100kg級~500kg級小型人工衛星に搭載するリアクションホイールは直径10~25cm程度の円筒形で、低擾乱、衛星搭載部品に求められる基本的な耐久性を有します。
小型人工衛星での使用に合った品質レベルとし、受注から出荷まで2~3か月という短納期を実現させるため、民生部品を積極的に採用するリアクションホイールを開発します。
小型人工衛星メーカーが望むのは”早く、適切な価格で”
多数の人工衛星を低軌道で運用する衛星網を構築する「衛星コンステレーション」。通信、センシング、測位の分野で新たなビジネスを目指す民間企業が多数参入しています。ASPINAでは日本および米国において、小型人工衛星市場の有識者および衛星開発を行うスタートアップ企業にヒアリングを行いました。開発技術本部のチーフエンジニアで新事業開発を担当する市来浩一は「複数の人工衛星による短期運用が主流になり、長期運用する単体大型衛星とは衛星に求められる品質、性能、コストに対する考え方が異なる」ことに気づきました。小型人工衛星数の増加とともに、1機あたりコストの低下や運用期間の短期化が進んでいます。
人工衛星メーカーはこのような事情に合った部品やコンポーネントを選定します。しかしながら姿勢制御に用いる「リアクションホイール」は衛星の基幹部品にも関わらず、早くかつ適切な価格で供給できるものが市場に少ないことが調査で分かりました。
リアクションホイールは主にフライホイール、電動モータ、制御基板で構成されます。フライホイールの回転数変動に伴う反作用によって、フライホイールを搭載している衛星にトルクを与えることで姿勢を制御します。
民生部品を積極的に採用しつつ宇宙品質を実現するASPINAのリアクションホイール
開発技術本部ではリアクションホイールの研究開発を行うチームを2019年に立ち上げ、市場ニーズの調査から試作、実証実験を手がけています。
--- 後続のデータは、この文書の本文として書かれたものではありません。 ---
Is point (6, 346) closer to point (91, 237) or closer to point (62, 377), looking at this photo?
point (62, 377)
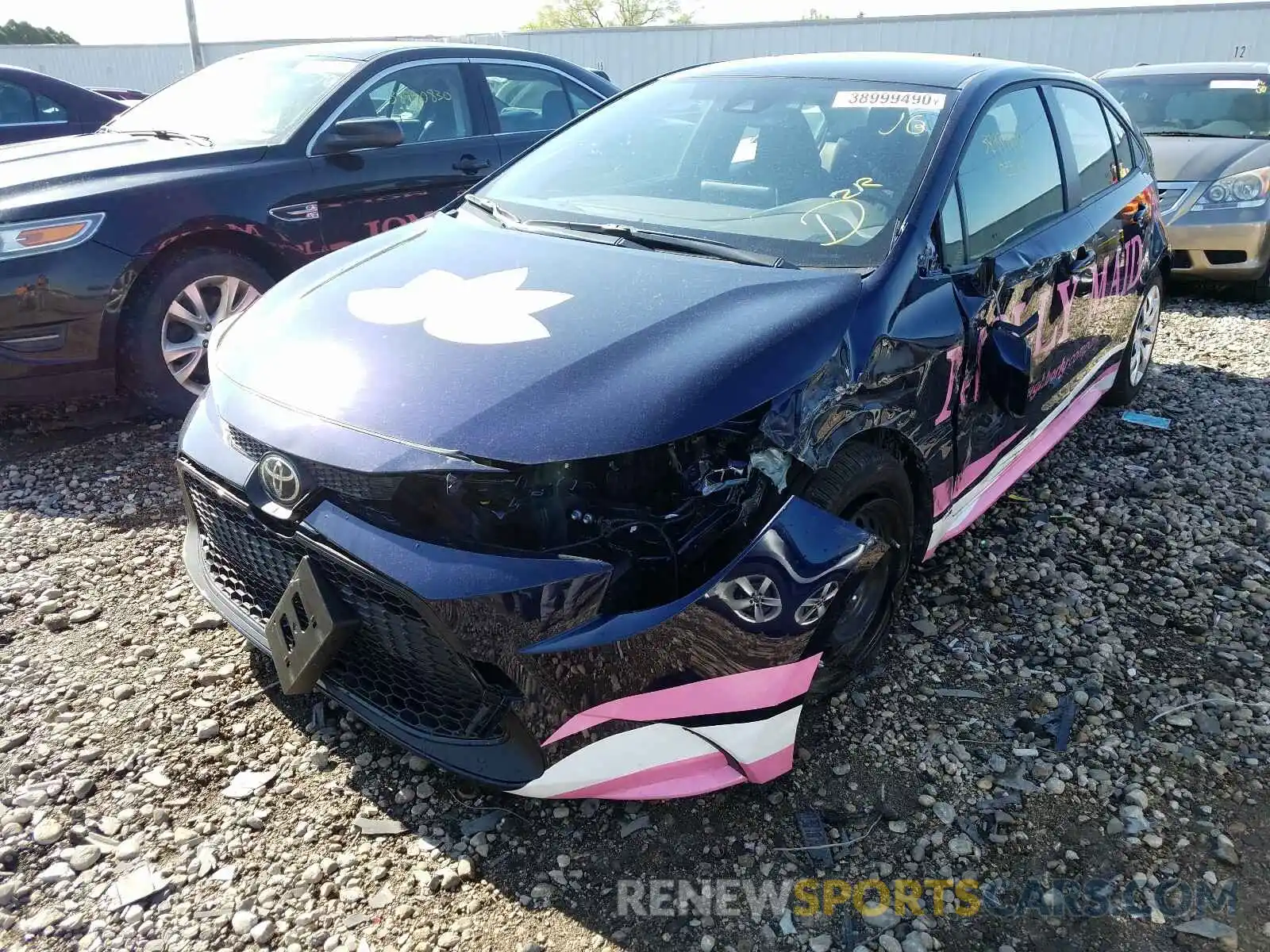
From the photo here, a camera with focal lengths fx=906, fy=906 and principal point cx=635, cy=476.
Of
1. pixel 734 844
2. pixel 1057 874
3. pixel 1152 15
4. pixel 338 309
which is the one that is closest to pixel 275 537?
pixel 338 309

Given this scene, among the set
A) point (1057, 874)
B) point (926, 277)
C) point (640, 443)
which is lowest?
point (1057, 874)

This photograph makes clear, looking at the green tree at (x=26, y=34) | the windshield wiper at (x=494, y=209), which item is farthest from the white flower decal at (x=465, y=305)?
the green tree at (x=26, y=34)

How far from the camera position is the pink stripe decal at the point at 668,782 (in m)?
1.94

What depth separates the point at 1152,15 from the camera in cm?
1748

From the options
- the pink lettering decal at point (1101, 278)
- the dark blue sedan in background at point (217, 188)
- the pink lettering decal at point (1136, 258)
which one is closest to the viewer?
the pink lettering decal at point (1101, 278)

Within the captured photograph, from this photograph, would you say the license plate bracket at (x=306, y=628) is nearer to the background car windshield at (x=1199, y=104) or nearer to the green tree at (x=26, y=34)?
the background car windshield at (x=1199, y=104)

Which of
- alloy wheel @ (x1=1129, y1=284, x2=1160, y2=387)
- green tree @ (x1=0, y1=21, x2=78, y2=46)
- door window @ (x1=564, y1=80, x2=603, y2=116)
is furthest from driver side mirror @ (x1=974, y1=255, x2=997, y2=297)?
green tree @ (x1=0, y1=21, x2=78, y2=46)

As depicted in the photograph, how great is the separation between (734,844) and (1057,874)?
0.71m

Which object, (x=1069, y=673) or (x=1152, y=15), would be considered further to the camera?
(x=1152, y=15)

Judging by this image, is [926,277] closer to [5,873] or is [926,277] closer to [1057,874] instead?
[1057,874]

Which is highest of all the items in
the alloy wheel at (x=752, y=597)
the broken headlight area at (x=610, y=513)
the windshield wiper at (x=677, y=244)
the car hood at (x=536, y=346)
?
the windshield wiper at (x=677, y=244)

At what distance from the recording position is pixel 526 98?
17.8 feet

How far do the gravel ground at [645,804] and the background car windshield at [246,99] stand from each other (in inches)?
92.0

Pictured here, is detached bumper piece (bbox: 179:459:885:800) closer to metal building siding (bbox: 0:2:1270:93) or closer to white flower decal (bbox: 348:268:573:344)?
white flower decal (bbox: 348:268:573:344)
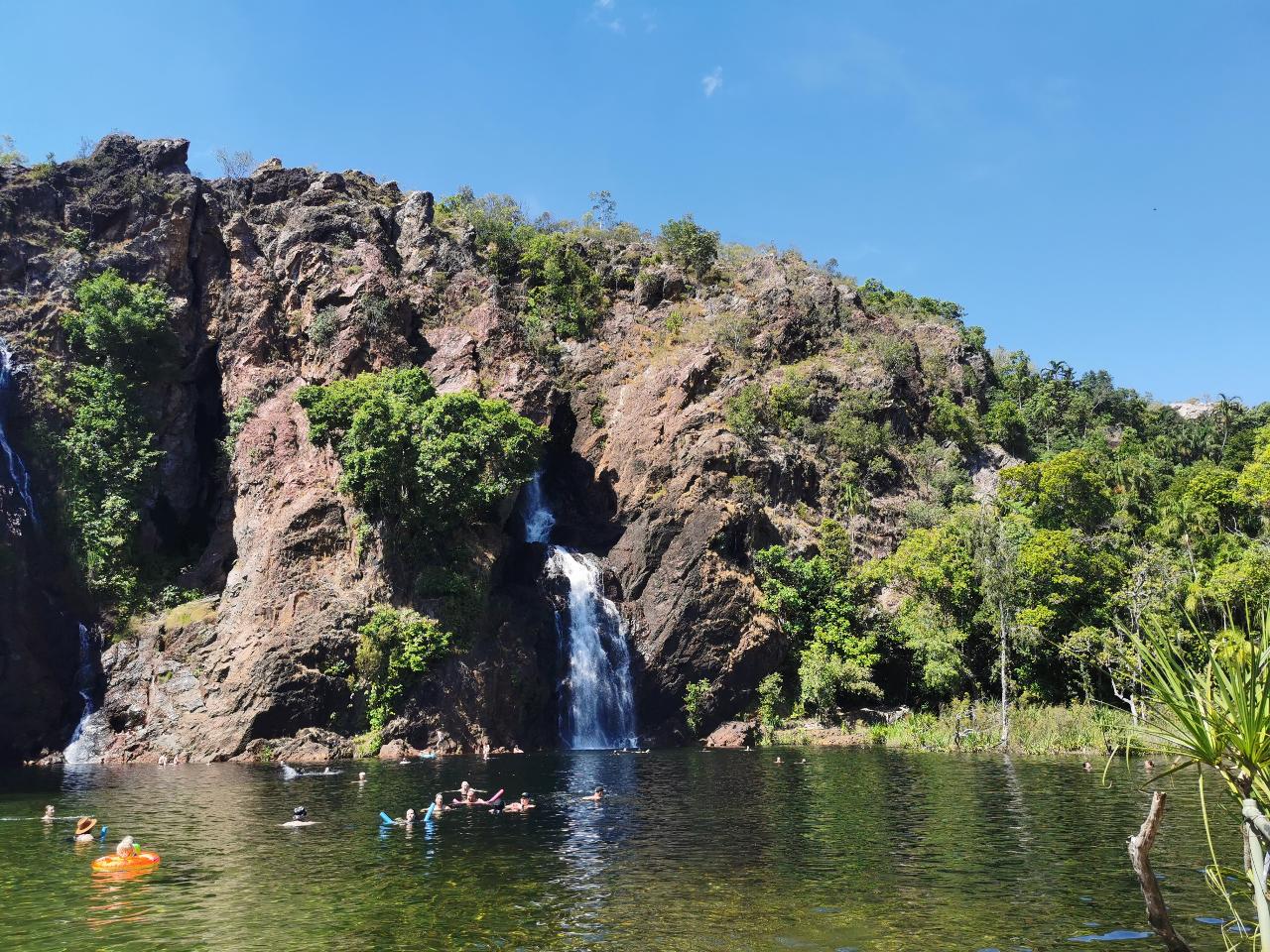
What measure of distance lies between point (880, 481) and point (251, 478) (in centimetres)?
4736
衛星メーカーにとって、人工衛星を多く早く製造するために、使用するコンポーネントを短納期で大量に購入することが重要です。ASPINAのリアクションホイールは電子部品などで民生品を積極的に採用することで、受注から2~3か月での出荷ができるよう製品開発を進めています。合わせて宇宙運用での振動・衝撃・放射線などに耐えられる部品の選定と、社内試験による評価を実施しています。「民生部品の選定については、小型人工衛星特有の品質レベルに合ったASPINA独自の評価基準を作りたいと考えています。」(市来)
またリアクションホイールの振動は、人工衛星の観測や通信に影響を与える内部擾乱源となります。擾乱を抑制するためはフライホイールのバランス修正を精密に行う必要があります。そのため、バランス測定をする測定器から見直しを行いました。また特別に設計されたベアリングを採用し、さらに制御面でも安定した回転となるよう工夫します。これらにより従来の量産モータに比べはるかに小さい不釣り合い度を実現します。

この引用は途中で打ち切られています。